**Prompt**
Print, word for word, the stretch of the records from the line containing "What is closest to (x=115, y=381) among" through the end of the records, both ends included, and nothing else.

**Data section**
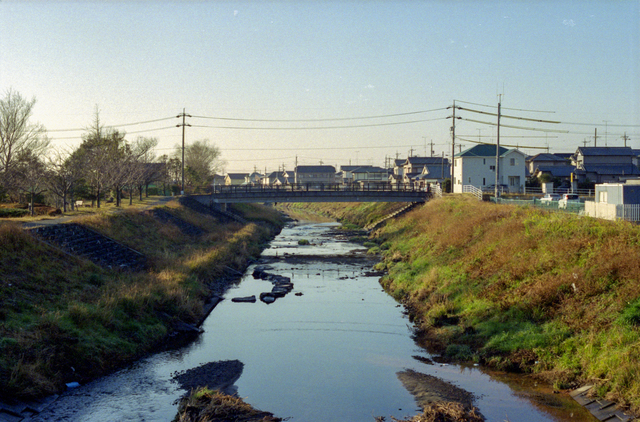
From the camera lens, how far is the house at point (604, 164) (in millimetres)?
74438

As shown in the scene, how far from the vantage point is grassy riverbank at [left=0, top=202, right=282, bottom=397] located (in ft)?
51.2

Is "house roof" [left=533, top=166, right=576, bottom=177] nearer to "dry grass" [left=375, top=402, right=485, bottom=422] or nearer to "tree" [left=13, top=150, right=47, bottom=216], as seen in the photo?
"tree" [left=13, top=150, right=47, bottom=216]

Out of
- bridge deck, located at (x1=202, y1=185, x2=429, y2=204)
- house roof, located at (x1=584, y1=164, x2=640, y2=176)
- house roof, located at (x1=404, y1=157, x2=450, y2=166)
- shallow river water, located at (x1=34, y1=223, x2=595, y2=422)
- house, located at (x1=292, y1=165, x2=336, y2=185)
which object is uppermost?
house roof, located at (x1=404, y1=157, x2=450, y2=166)

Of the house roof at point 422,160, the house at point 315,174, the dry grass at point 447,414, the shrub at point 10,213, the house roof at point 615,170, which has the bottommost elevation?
the dry grass at point 447,414

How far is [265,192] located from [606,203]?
3922cm

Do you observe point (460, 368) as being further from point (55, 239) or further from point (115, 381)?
point (55, 239)

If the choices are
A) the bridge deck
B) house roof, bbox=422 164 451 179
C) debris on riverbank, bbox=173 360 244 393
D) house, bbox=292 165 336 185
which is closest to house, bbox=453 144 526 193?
the bridge deck

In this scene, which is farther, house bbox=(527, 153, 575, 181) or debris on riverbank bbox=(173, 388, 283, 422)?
house bbox=(527, 153, 575, 181)

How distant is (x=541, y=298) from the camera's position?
20375 millimetres

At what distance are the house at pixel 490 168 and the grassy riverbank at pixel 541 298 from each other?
35.3m

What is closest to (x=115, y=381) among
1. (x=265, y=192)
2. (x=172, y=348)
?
(x=172, y=348)

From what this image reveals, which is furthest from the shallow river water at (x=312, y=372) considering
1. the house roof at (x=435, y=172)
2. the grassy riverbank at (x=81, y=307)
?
the house roof at (x=435, y=172)

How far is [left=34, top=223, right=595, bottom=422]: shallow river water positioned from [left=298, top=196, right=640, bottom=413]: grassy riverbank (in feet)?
3.73

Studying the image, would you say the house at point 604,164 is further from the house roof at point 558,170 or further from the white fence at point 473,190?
the white fence at point 473,190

**The output**
What is closest to (x=115, y=381) among
1. (x=265, y=192)
2. (x=172, y=348)
?
(x=172, y=348)

From what this image reveals, which is furthest from the shallow river water at (x=312, y=372) considering
1. the house roof at (x=435, y=172)
2. the grassy riverbank at (x=81, y=307)
?
the house roof at (x=435, y=172)

How far is [left=34, top=223, right=595, bottom=422]: shallow river water positioned from [left=298, top=196, right=640, bottom=413]: grassy riverbank (in feet)?
3.73

Studying the image, would you say the house at point 604,164 is further from the house roof at point 558,170 or further from the white fence at point 473,190?
the white fence at point 473,190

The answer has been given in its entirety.